While This Was Enacting, I Happened To Be In My Hut; Thus I Was Not An
Eye-Witness.
About an hour later, I called some of my men to assist me
in cleaning some rifles.
Hardly had we commenced, when three shots were
fired within a hundred paces of my hut. My men exclaimed, "They have
shot the Abid (native)!" "What native?" I inquired. They then related
the story I have just described. Brutal as these bloodthirsty villains
were, I could hardly believe in so cold-blooded a murder. I immediately
sent my people and the boy Saat to verify it; they returned with the
report that the wretched father was sitting on the ground, bound to a
tree, dead; shot by three balls.
I must do Ibrahim the justice to explain that he was not in the camp;
had he been present, this murder would not have been committed, as he
scrupulously avoided any such acts in my vicinity. A few days later, a
girl about sixteen, and her mother, who were slaves, were missing; they
had escaped. The hue and cry was at once raised. Ibrahimawa, the
"Sinbad" of Bornu, who had himself been a slave, was the most
indefatigable slave-hunter. He and a party at once started upon the
tracks of the fugitives. They did not return until the following day;
but where was the runaway who could escape from so true a bloodhound?
The young girl and her mother were led into camp tied together by the
neck, and were immediately condemned to be hanged. I happened to be
present, as, knowing the whole affair, I had been anxiously awaiting the
result.
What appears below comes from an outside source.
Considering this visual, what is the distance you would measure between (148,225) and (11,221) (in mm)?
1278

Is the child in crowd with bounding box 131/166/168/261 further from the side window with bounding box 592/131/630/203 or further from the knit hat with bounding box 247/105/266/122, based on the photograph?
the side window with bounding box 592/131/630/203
I took this opportunity of explaining to the Turks that I would
use any force to prevent such an act, and that I would report the names
of all those to the Egyptian authorities who should commit any murder
that I could prove; neither would I permit the two captives to be
flogged - they were accordingly pardoned. [It will be observed that at
this period of the expedition I had acquired an extraordinary influence
over the people, that enabled me to exert an authority which saved the
lives of many unfortunate creatures who would otherwise have been
victims.]
There was among the slaves a woman who had been captured in the attack
upon Fowooka. This woman I have already mentioned as having a very
beautiful boy, who at the time of the capture was a little more than a
year old.
So determined was her character, that she had run away five times with
her child, but on every occasion she had been recaptured, after having
suffered much by hunger and thirst in endeavouring to find her way back
to Unyoro through the uninhabited wilderness between Shooa and Karuma.
On the last occasion of her capture, the Turks had decided upon her
being incorrigible, therefore she had received 144 blows with the
coorbatch (hippopotamus whip), and had been sold separately from her
child to the party belonging to Mahommed Wat-el-Mek.